=== INFORMATION ===

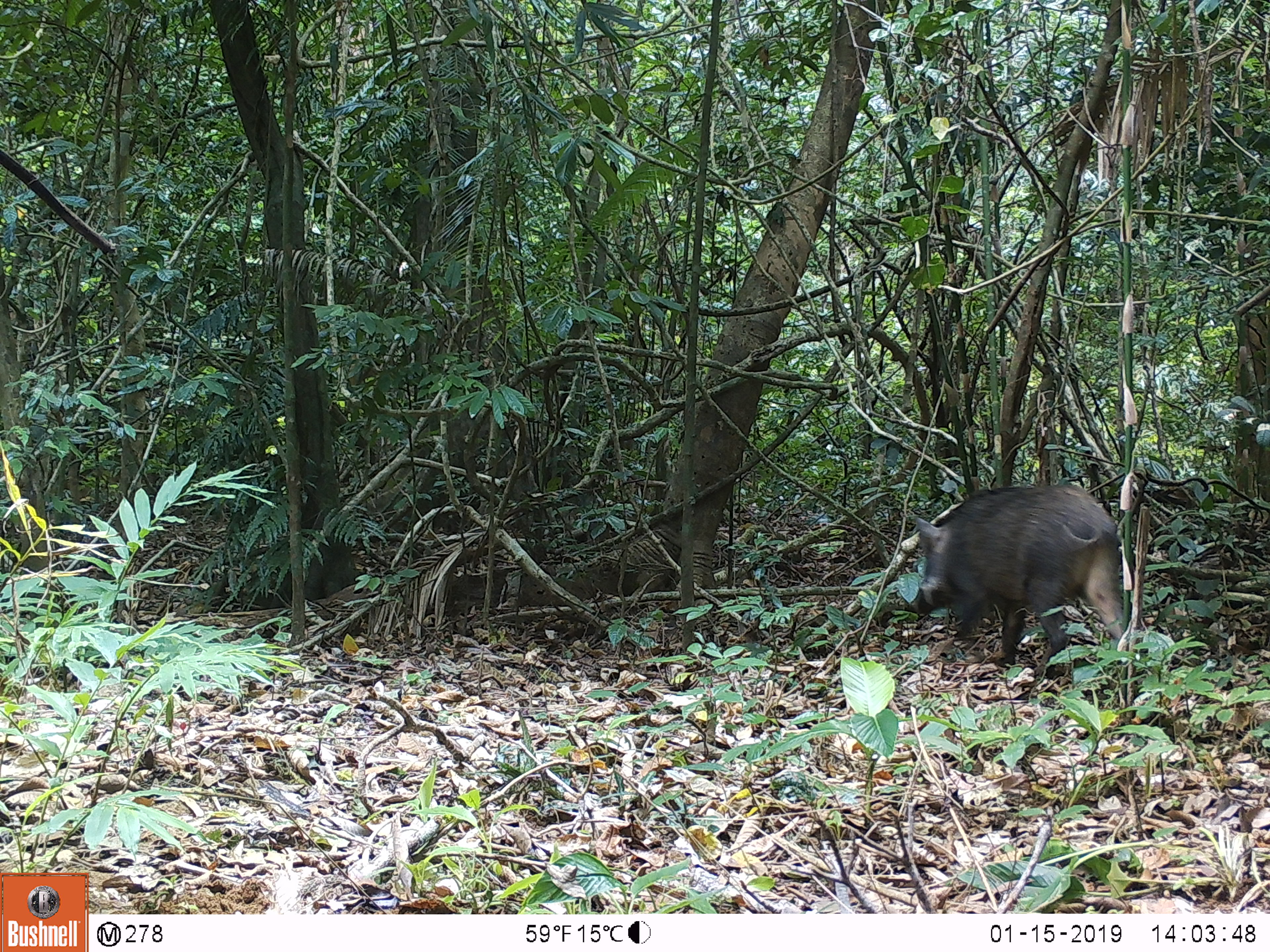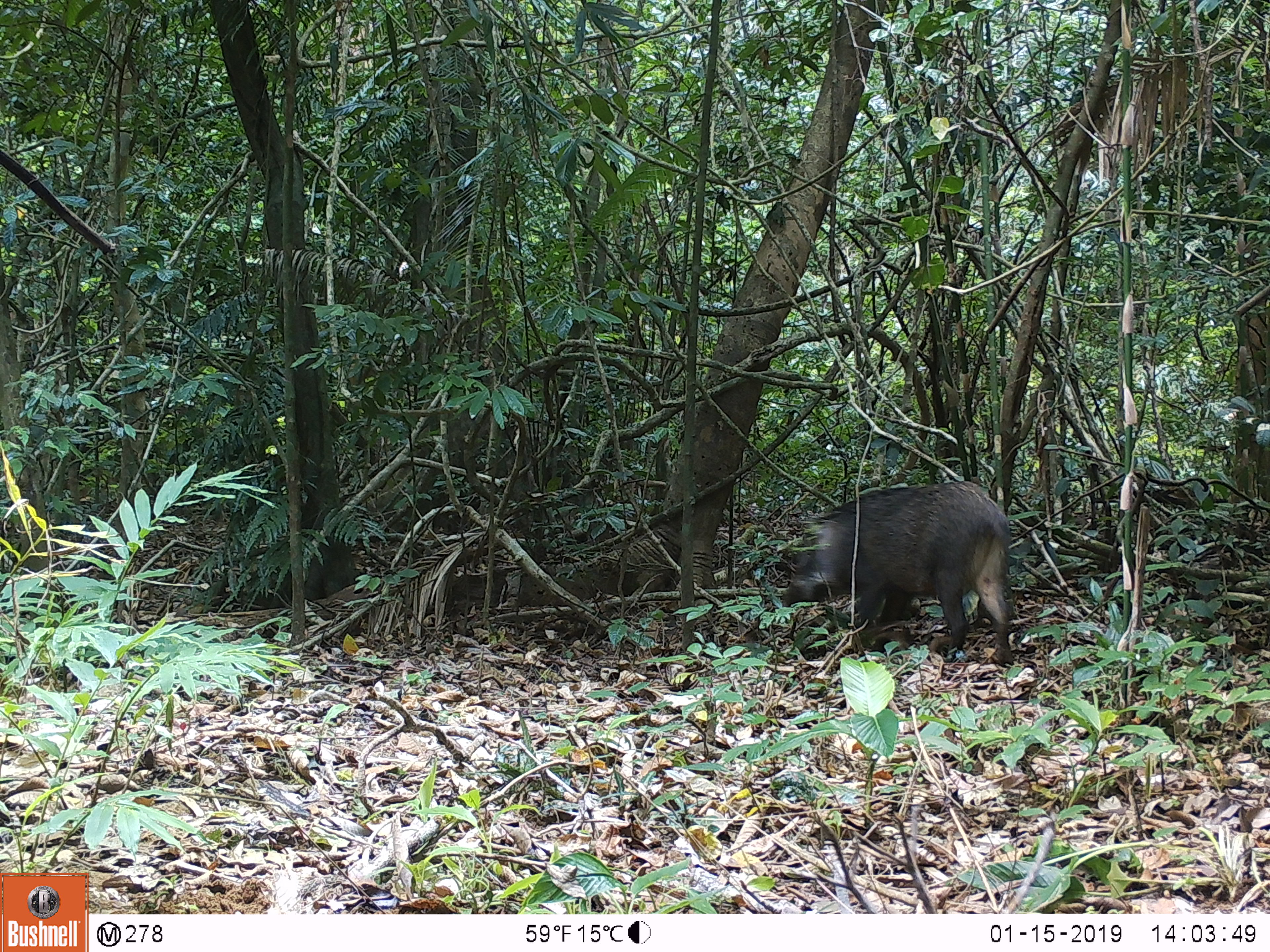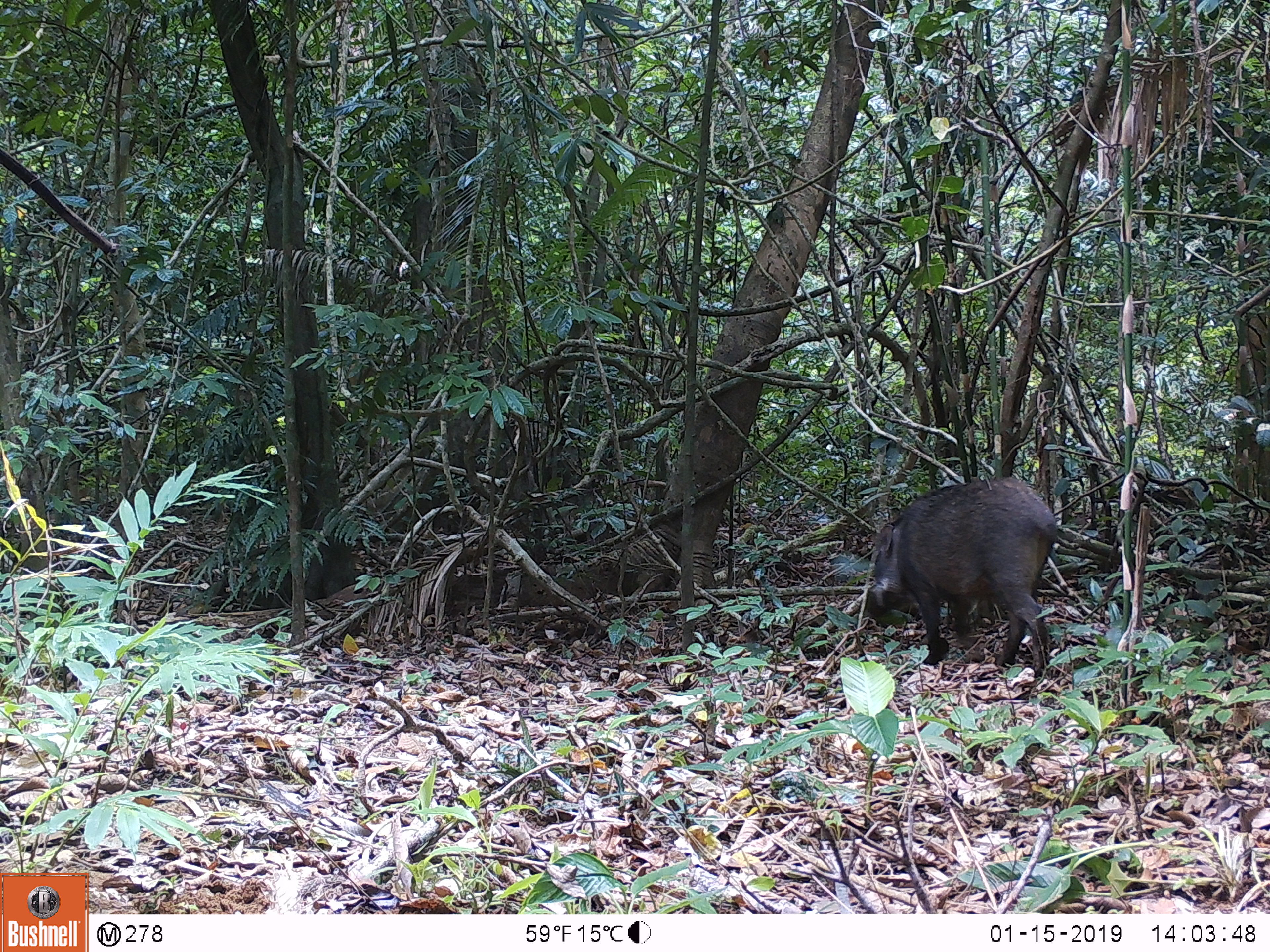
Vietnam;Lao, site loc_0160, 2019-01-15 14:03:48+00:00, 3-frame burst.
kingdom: Animalia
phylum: Chordata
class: Mammalia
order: Artiodactyla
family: Suidae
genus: Sus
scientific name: Sus scrofa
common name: eurasian wild pig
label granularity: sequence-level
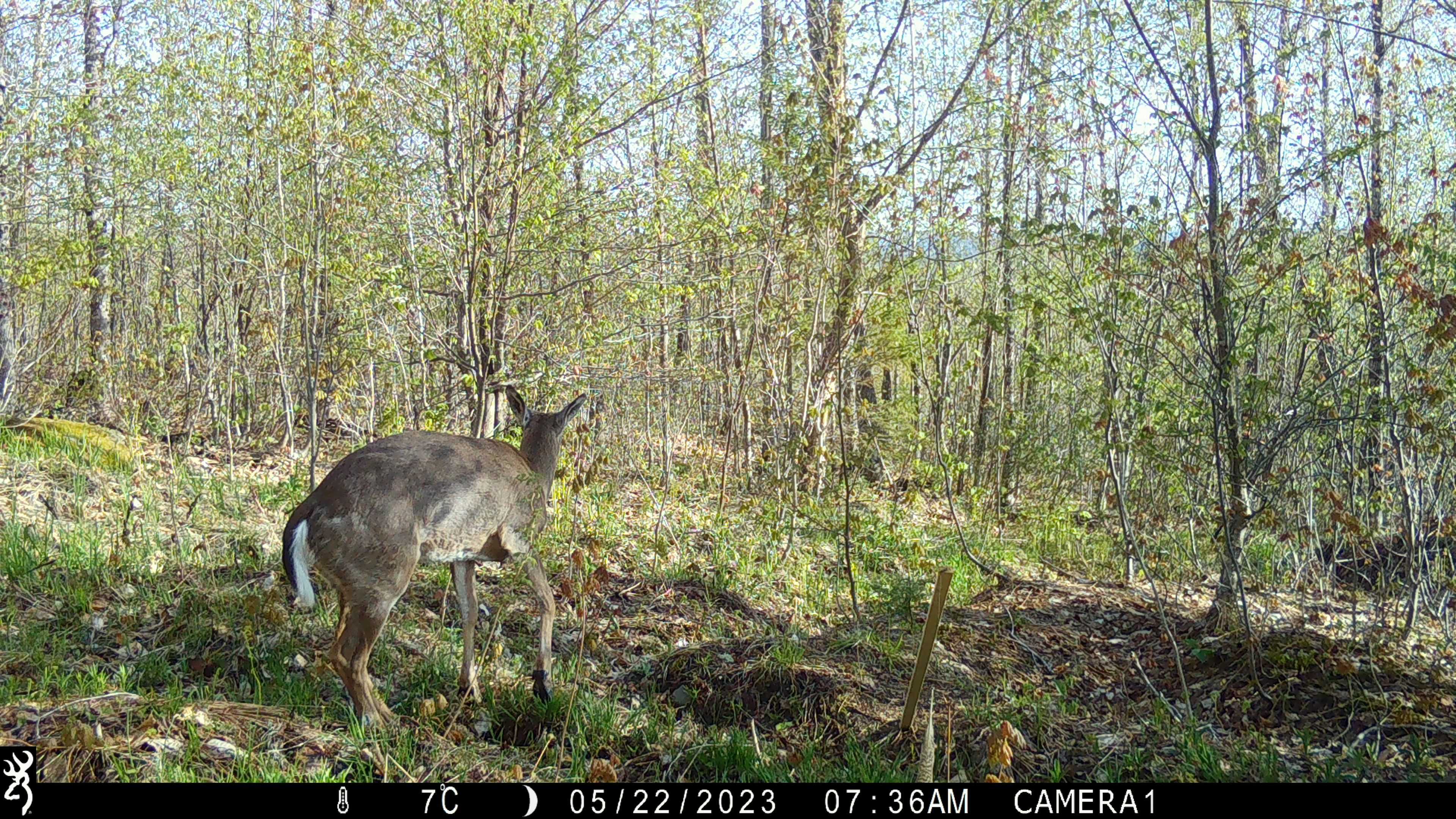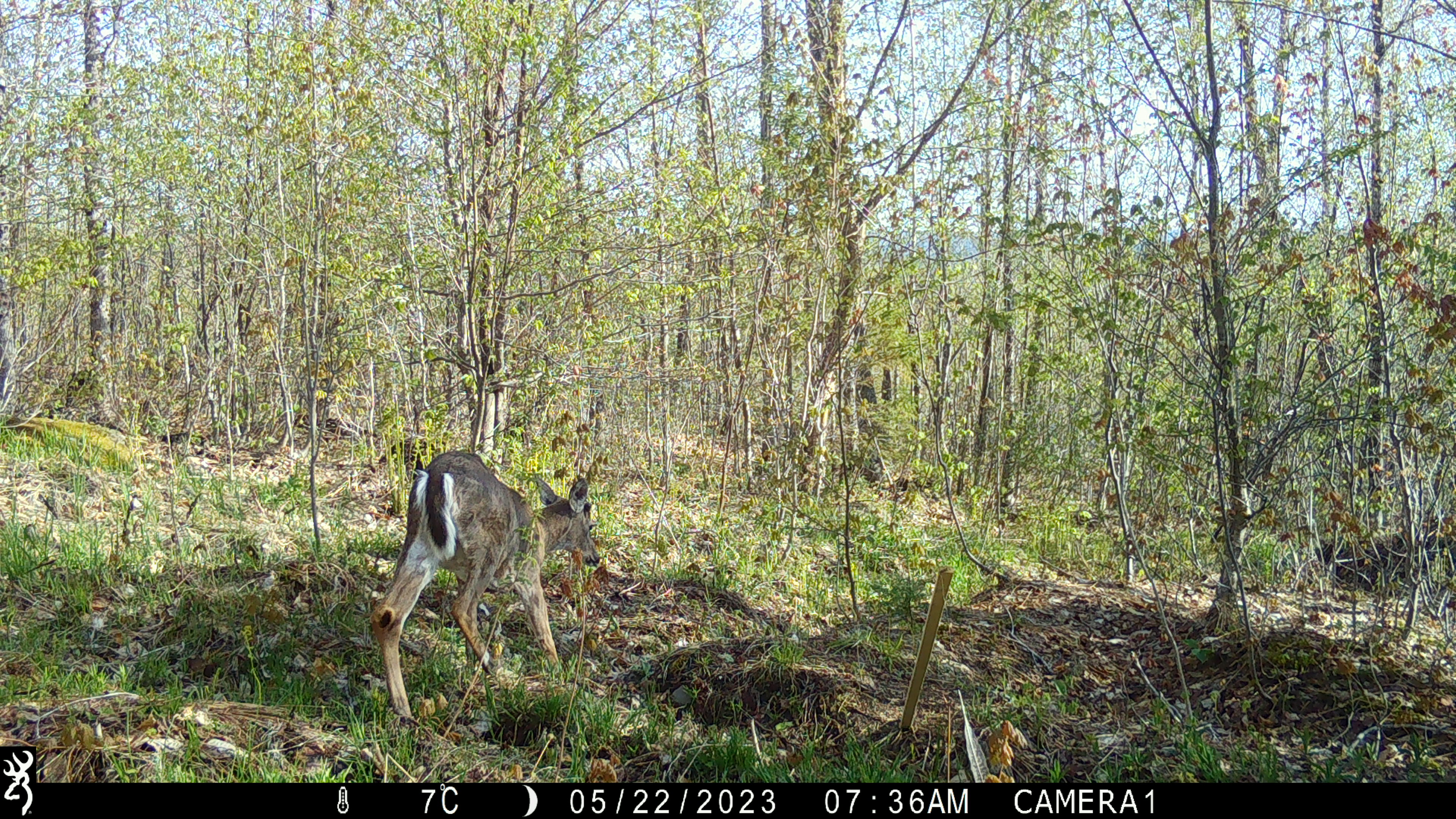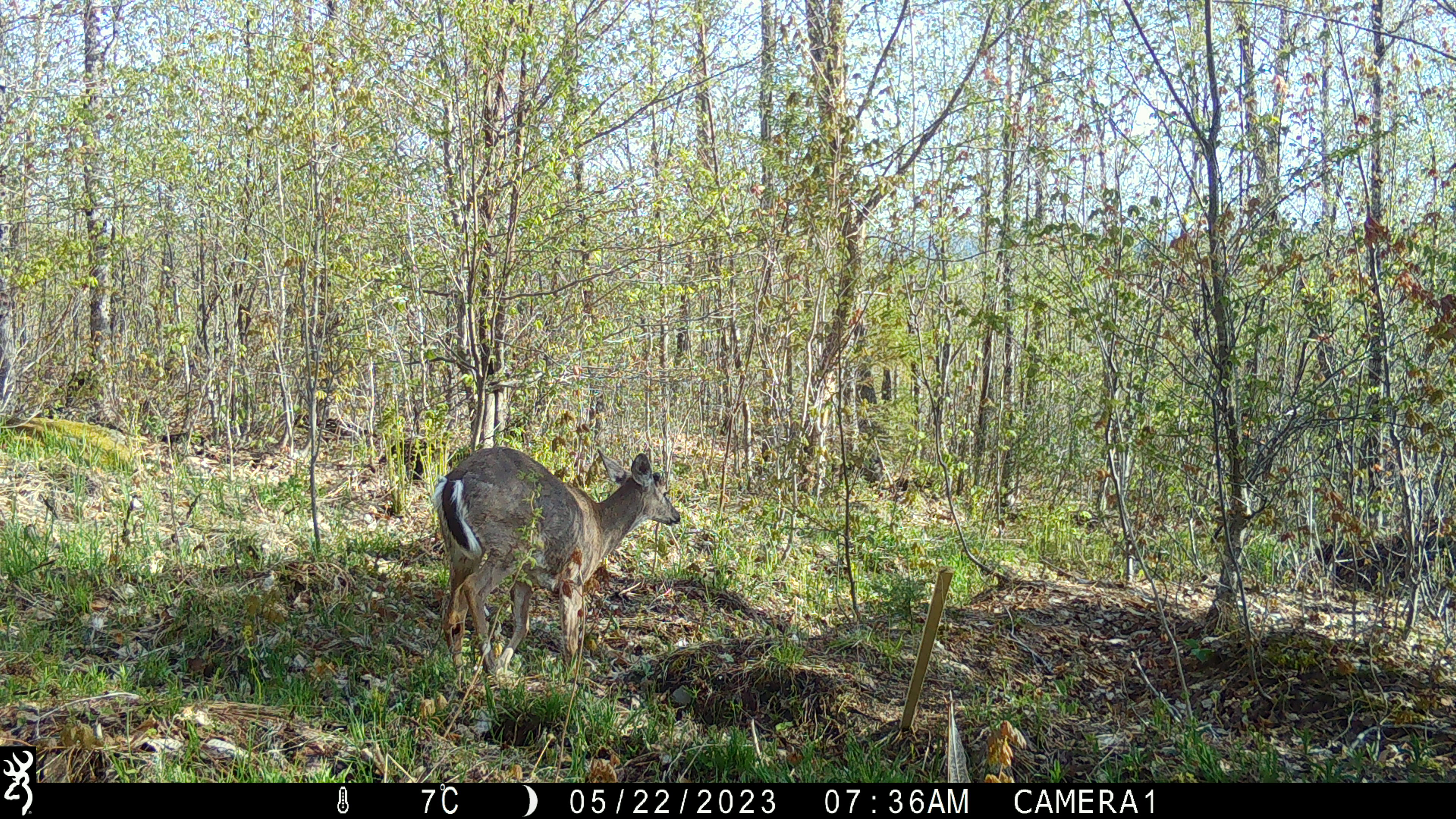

===

Only the wording of the records is wanted: copy it all exactly and omit the pictures.

Vietnam;Lao, site loc_0160, 2019-01-15 14:03:48+00:00, 3-frame burst.
kingdom: Animalia
phylum: Chordata
class: Mammalia
order: Artiodactyla
family: Suidae
genus: Sus
scientific name: Sus scrofa
common name: eurasian wild pig
label granularity: sequence-level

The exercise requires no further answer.